## ACTIVITY:
If a line in the records contains the string "wprost", show that line.

## EXERCISE DATA:
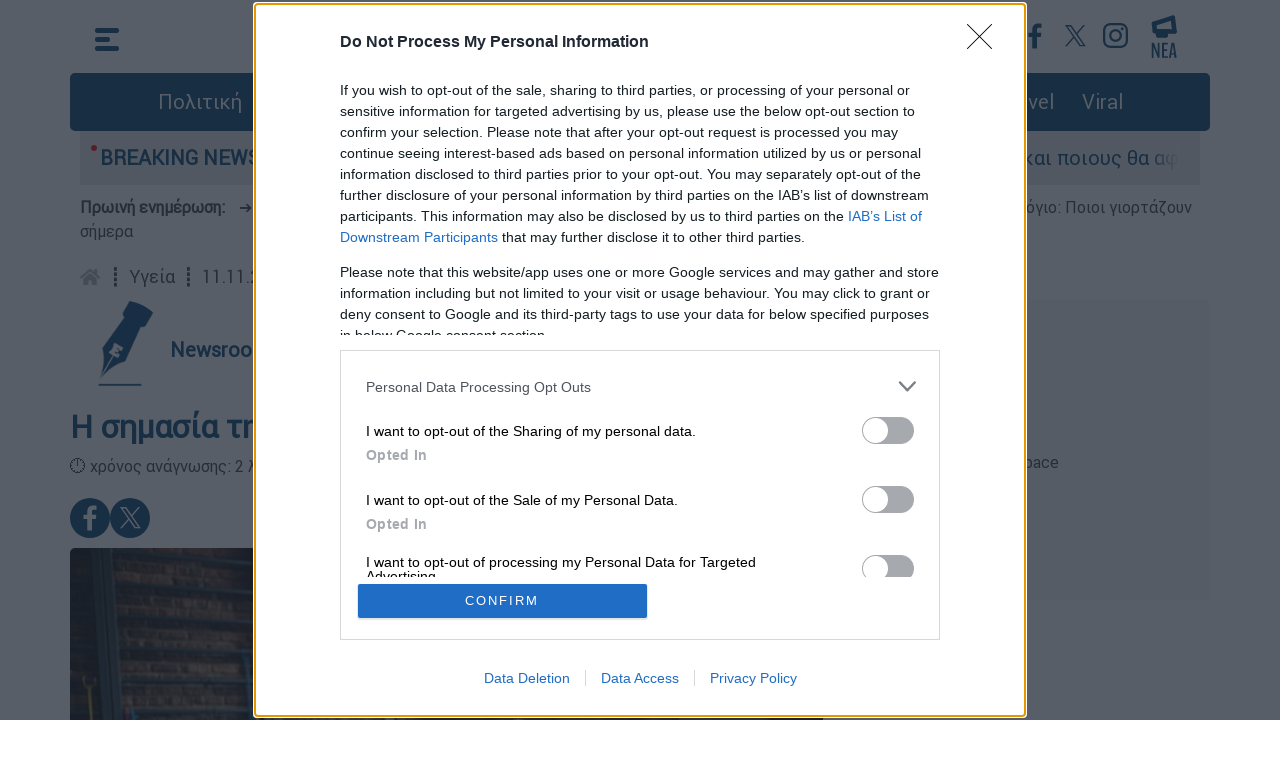

--- FILE ---
content_type: text/html; charset=utf-8
request_url: https://www.google.com/recaptcha/api2/aframe
body_size: 183
content:
<!DOCTYPE HTML><html><head><meta http-equiv="content-type" content="text/html; charset=UTF-8"></head><body><script nonce="w9BaIs6eTOHVipEI9Uo5tA">/** Anti-fraud and anti-abuse applications only. See google.com/recaptcha */ try{var clients={'sodar':'https://pagead2.googlesyndication.com/pagead/sodar?'};window.addEventListener("message",function(a){try{if(a.source===window.parent){var b=JSON.parse(a.data);var c=clients[b['id']];if(c){var d=document.createElement('img');d.src=c+b['params']+'&rc='+(localStorage.getItem("rc::a")?sessionStorage.getItem("rc::b"):"");window.document.body.appendChild(d);sessionStorage.setItem("rc::e",parseInt(sessionStorage.getItem("rc::e")||0)+1);localStorage.setItem("rc::h",'1768466858670');}}}catch(b){}});window.parent.postMessage("_grecaptcha_ready", "*");}catch(b){}</script></body></html>

--- FILE ---
content_type: text/javascript
request_url: https://www.ethnos.gr/js/articlecounter/232270.js?uid=e8c8036a-ee20-49af-853e-aa3c3103cc09
body_size: -332
content:
console.log('article  232270 counted')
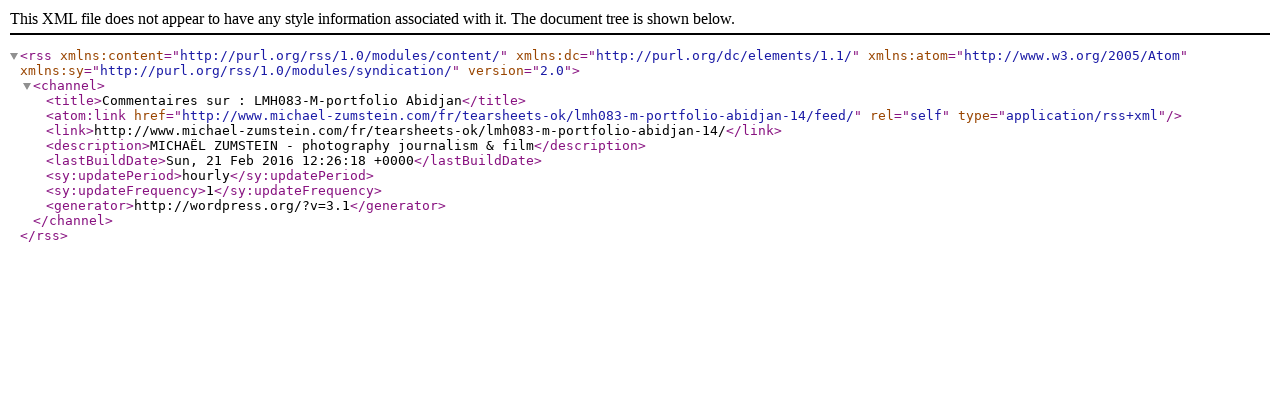

--- FILE ---
content_type: text/xml; charset=UTF-8
request_url: http://www.michael-zumstein.com/fr/tearsheets-ok/lmh083-m-portfolio-abidjan-14/feed/
body_size: 490
content:
<?xml version="1.0" encoding="UTF-8"?><rss version="2.0"
	xmlns:content="http://purl.org/rss/1.0/modules/content/"
	xmlns:dc="http://purl.org/dc/elements/1.1/"
	xmlns:atom="http://www.w3.org/2005/Atom"
	xmlns:sy="http://purl.org/rss/1.0/modules/syndication/"
		>
<channel>
	<title>Commentaires sur : LMH083-M-portfolio Abidjan</title>
	<atom:link href="http://www.michael-zumstein.com/fr/tearsheets-ok/lmh083-m-portfolio-abidjan-14/feed/" rel="self" type="application/rss+xml" />
	<link>http://www.michael-zumstein.com/fr/tearsheets-ok/lmh083-m-portfolio-abidjan-14/</link>
	<description>MICHAËL ZUMSTEIN - photography journalism &#38; film</description>
	<lastBuildDate>Sun, 21 Feb 2016 12:26:18 +0000</lastBuildDate>
	<sy:updatePeriod>hourly</sy:updatePeriod>
	<sy:updateFrequency>1</sy:updateFrequency>
	<generator>http://wordpress.org/?v=3.1</generator>
</channel>
</rss>
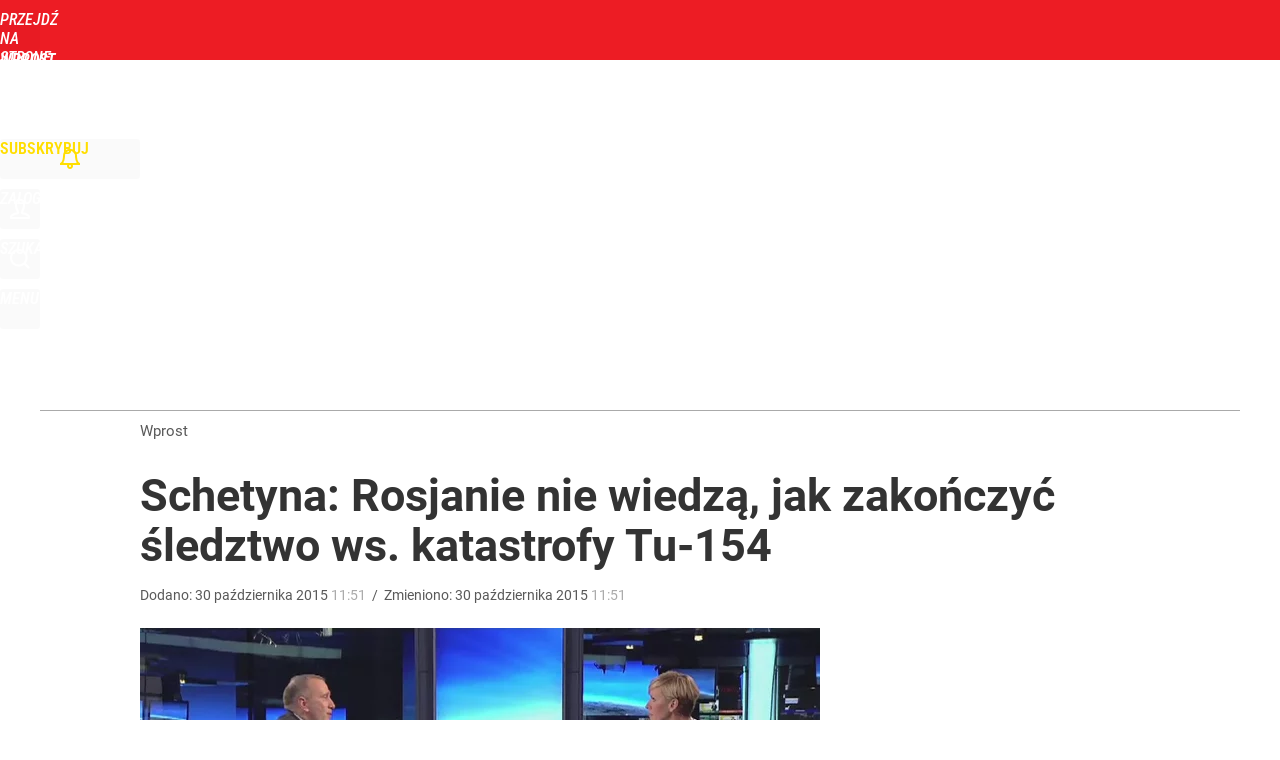

--- FILE ---
content_type: text/html; charset=UTF-8
request_url: https://www.wprost.pl/hits.php
body_size: -329
content:
{"share_get":{"count":0,"schema":"wprost"},"display_set":{"set":1,"event_set":{"display":1},"count":1,"tsht":1765745751,"pt":null,"dt":"d","schema":"wprost"},"message_get":{"error":2,"message":0,"schema":"wprost"}}

--- FILE ---
content_type: text/plain; charset=utf-8
request_url: https://api.deep.bi/v1/streams/j7odeRmIZNFp/events
body_size: -74
content:
mj67fi47-b0sltk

## RESPONSE AREA:
request_url: https://www.wprost.pl/hits.php
{"share_get":{"count":0,"schema":"wprost"},"display_set":{"set":1,"event_set":{"display":1},"count":1,"tsht":1765745751,"pt":null,"dt":"d","schema":"wprost"},"message_get":{"error":2,"message":0,"schema":"wprost"}}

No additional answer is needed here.